True.  IFT does not propose markers, so this point is moot
for IFT.

> <prc> [...] I was personally of the opinion that we should 
> allow or even require packing, but was in a minority opinion ;-(.
> <prc>

I suspect that packing may ultimately be required by the IETF.
Either that, or some detailed explaining
as to why network traffic patterns are not negatively affected.

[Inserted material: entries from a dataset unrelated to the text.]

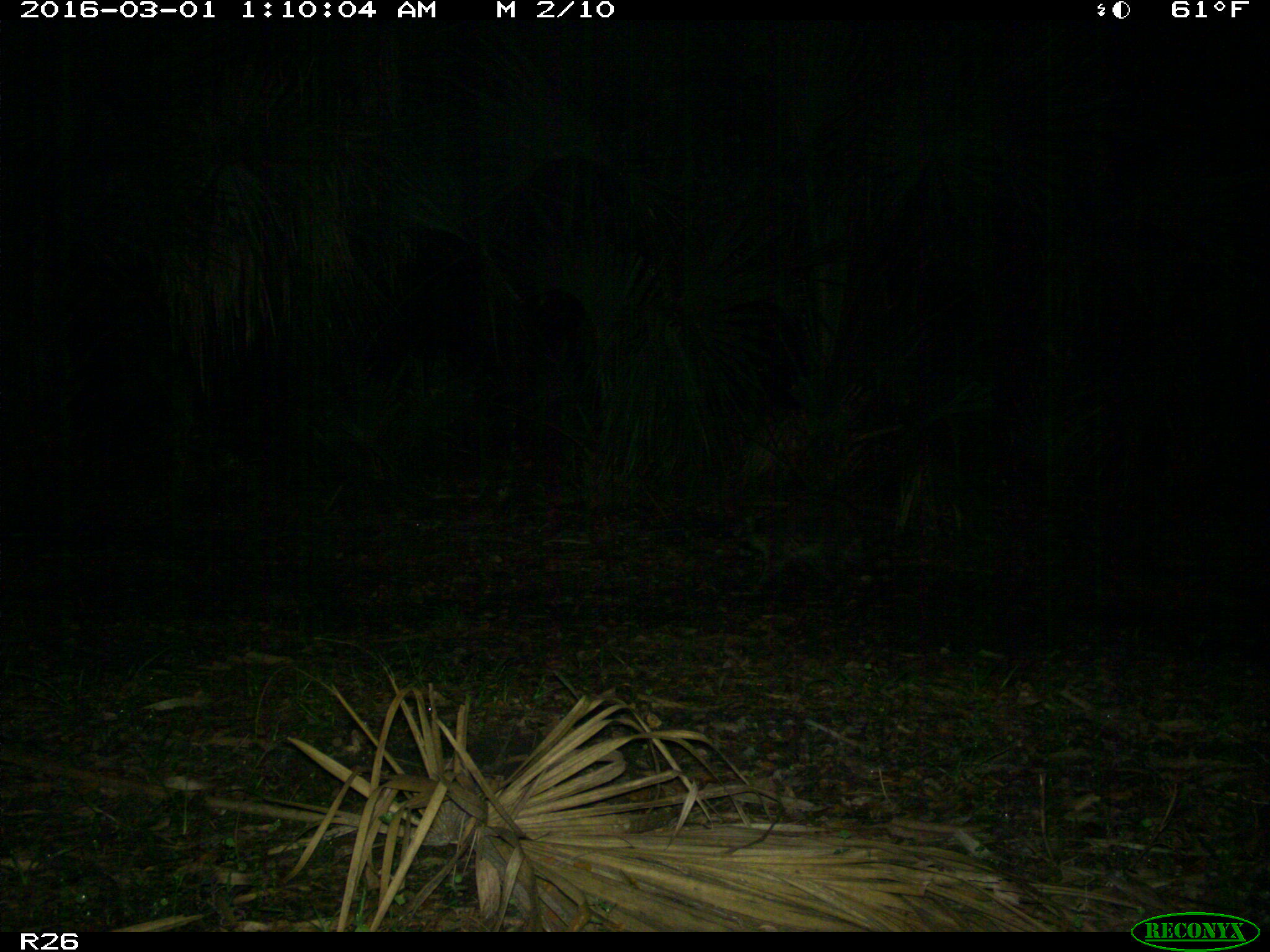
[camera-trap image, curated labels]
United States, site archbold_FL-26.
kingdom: Animalia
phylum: Chordata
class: Mammalia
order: Carnivora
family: Procyonidae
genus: Procyon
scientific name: Procyon lotor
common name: common raccoon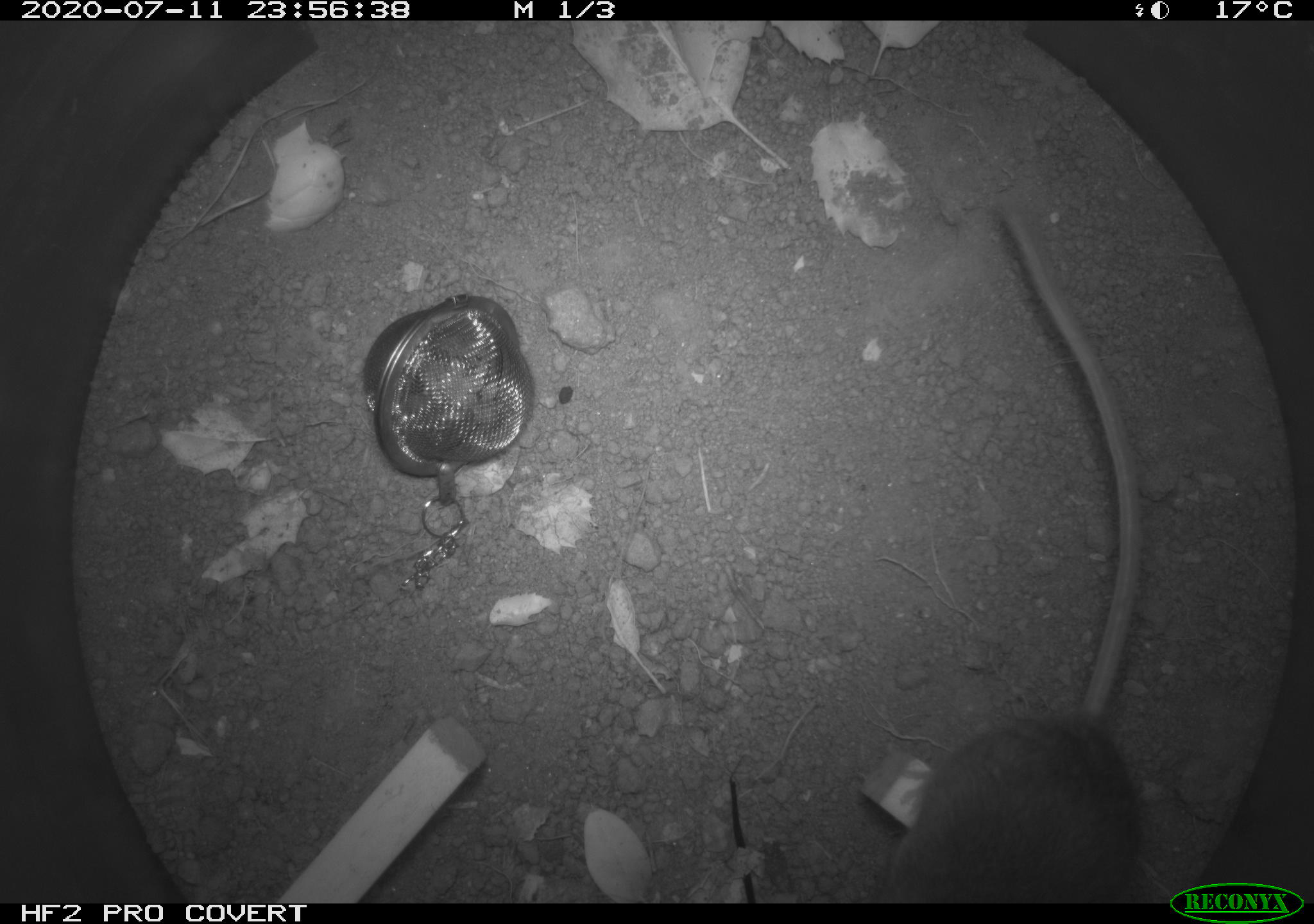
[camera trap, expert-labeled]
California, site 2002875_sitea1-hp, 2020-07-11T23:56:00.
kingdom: Animalia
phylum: Chordata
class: Mammalia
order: Rodentia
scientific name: Rodentia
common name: rodent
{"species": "rodent (Rodentia)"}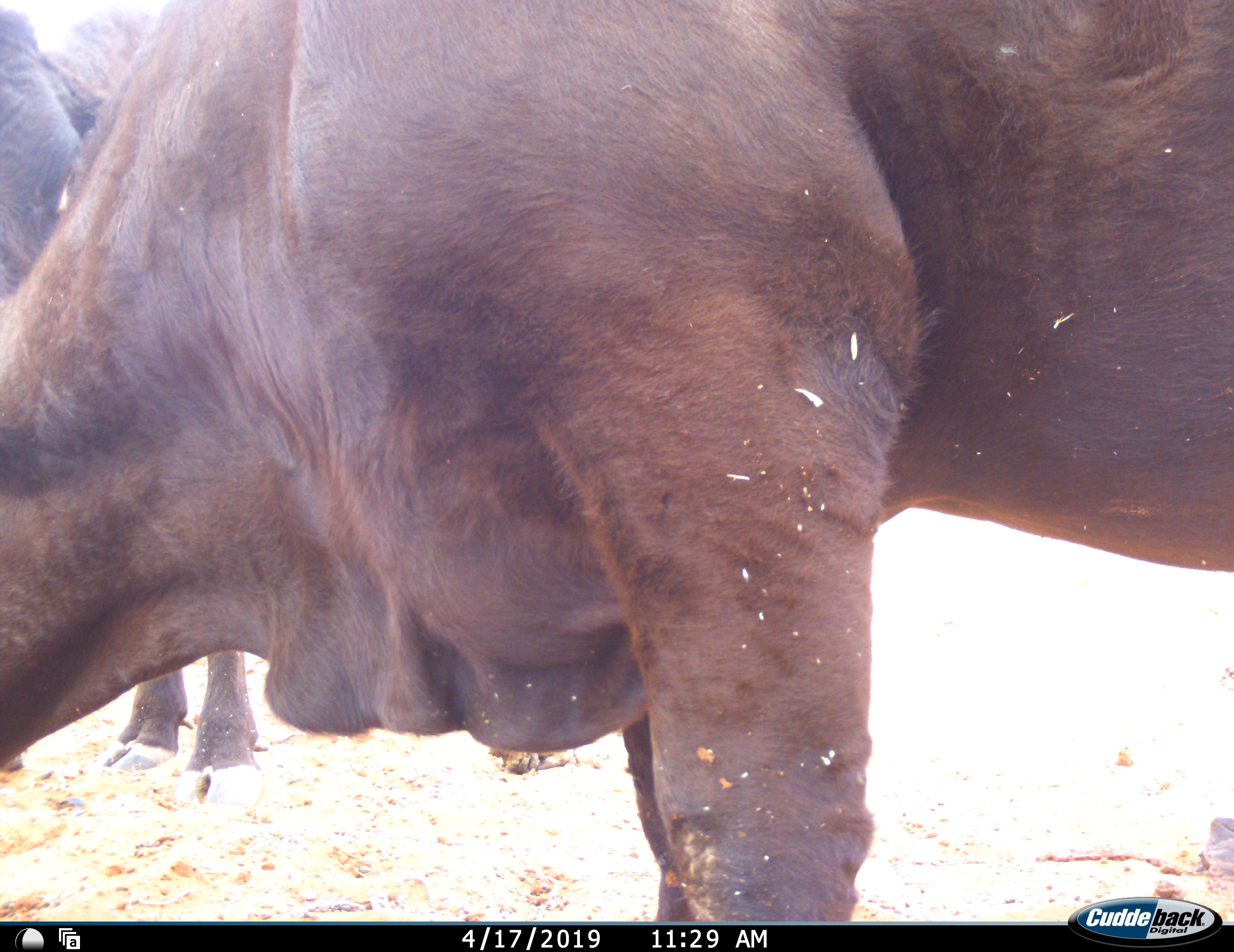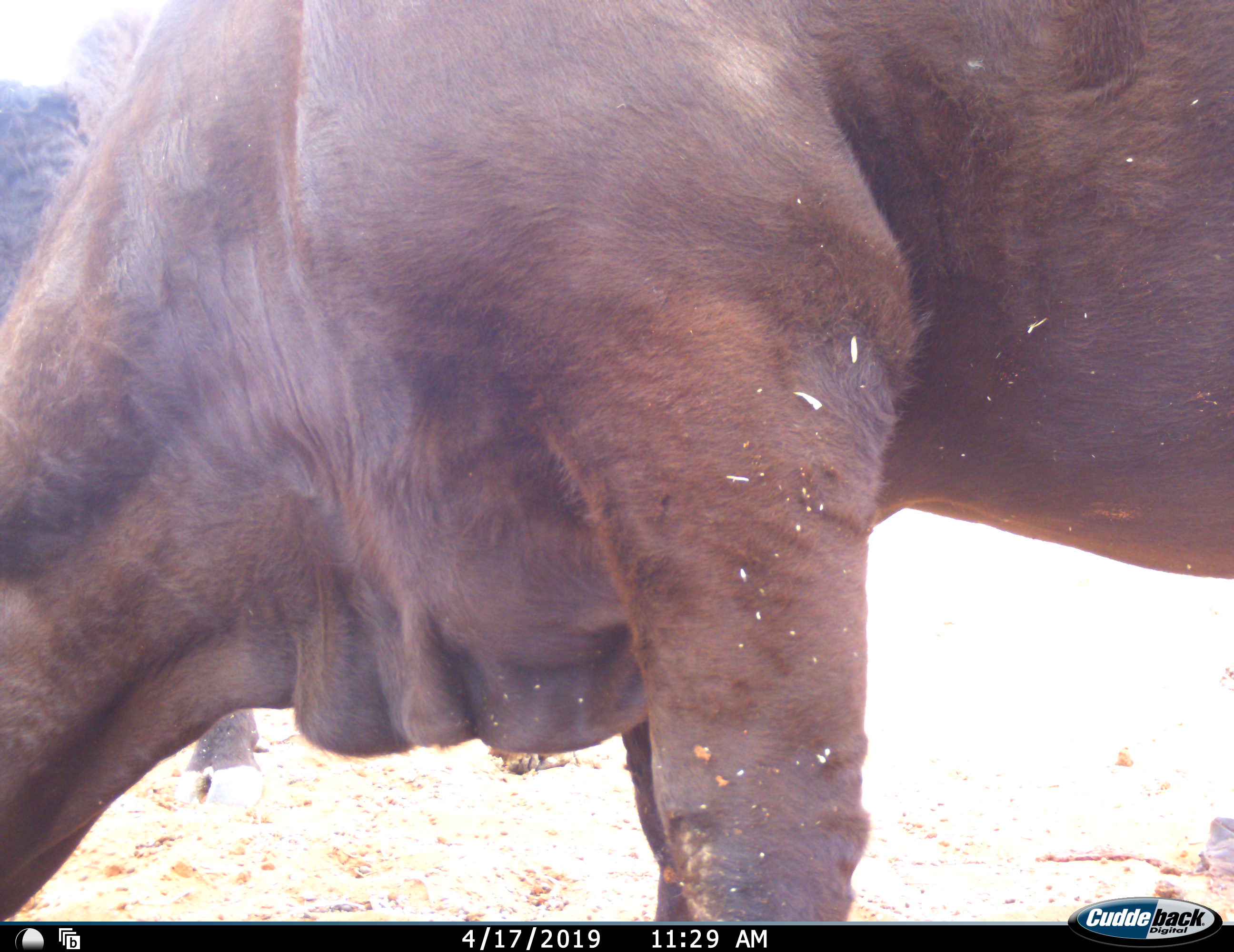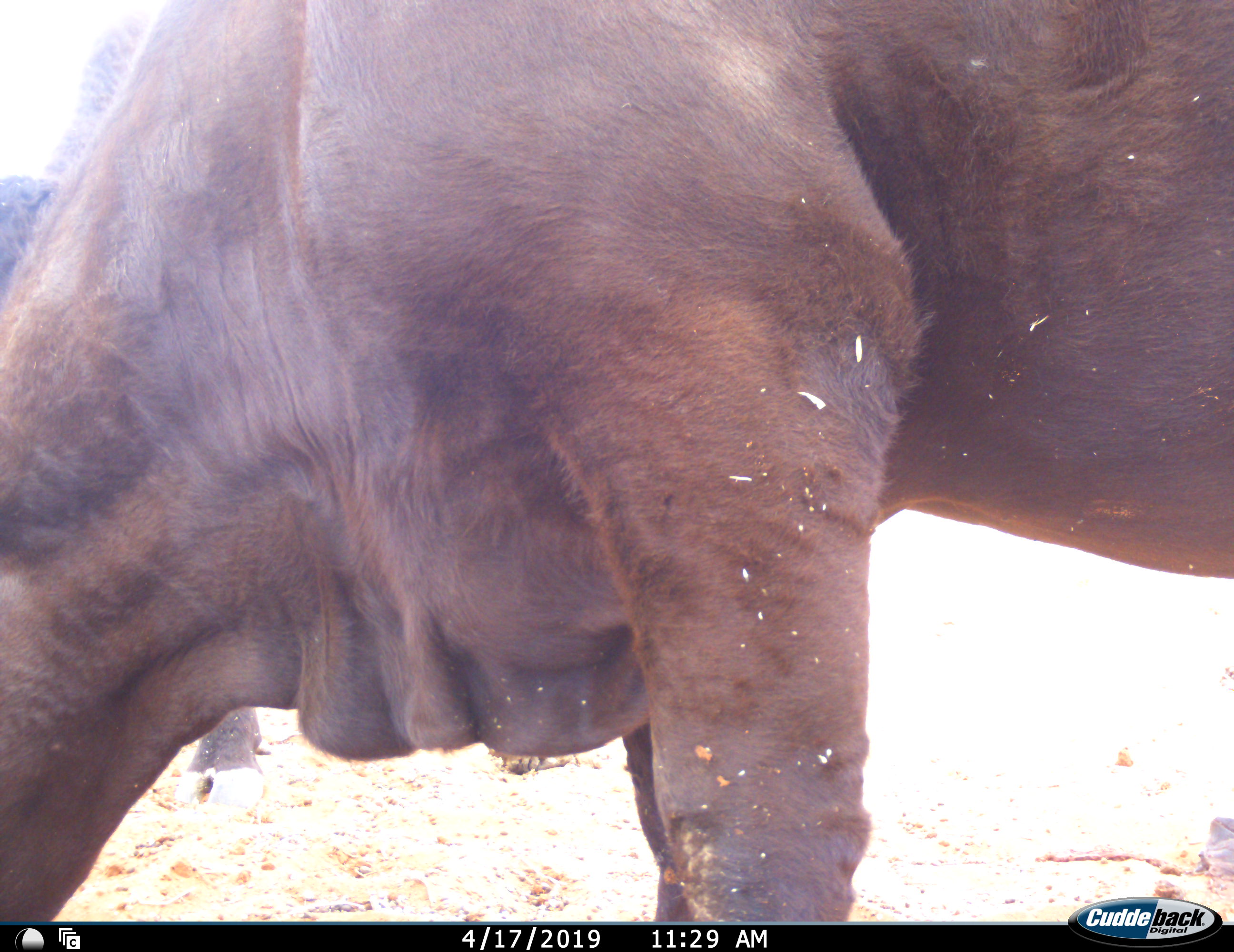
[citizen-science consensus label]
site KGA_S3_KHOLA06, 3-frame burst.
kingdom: Animalia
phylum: Chordata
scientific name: Vertebrata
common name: domestic animal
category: domesticanimal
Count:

> markers: We may argue whether this feature is helpful or not, 
> and both side
> could give plenty examples showing cons and pros of this 
> feature.

I volunteer for the cons. :)

There are some basic architectural issues needing
to be resolved as to whether it is permissible for 
DDP to do out of order placement when running over
an ordered transport.  I personally am not religious
about this either way.  But unless this can be resolved,
markers make no sense whatsoever. 

I do believe the benefits of out of order placement 
are sufficiently questionable that the simplicity
of the in order model should not be compromised
if at all avoidable.

I am a bit religious in feeling that markers are
an ugly, complicated, and technically embarrassing
way to solve the problem of alignment.

It has been clearly stated that primary problem
the RDDP group needs to solve is layering RDDP
on standard TCP, and layering on an experimental
aligned version of TCP is secondary.  Markers
appears to be an effort to optimize for 
the secondary case at the expense of the primary
case.

I believe that alignment can be done without
markers and without complicating or burdening
the primary objective of standard TCP.  I will
attempt to explore this in future drafts.

draft-ietf-tsvwg-tcp-ulp-frame-01.txt (expired),
is an example of such an approach.  This type
of approach is far more consistent with the 
RDDP group charter of treating standard TCP
as the primary objective, and an experimental
aligning version of TCP as a secondary objective.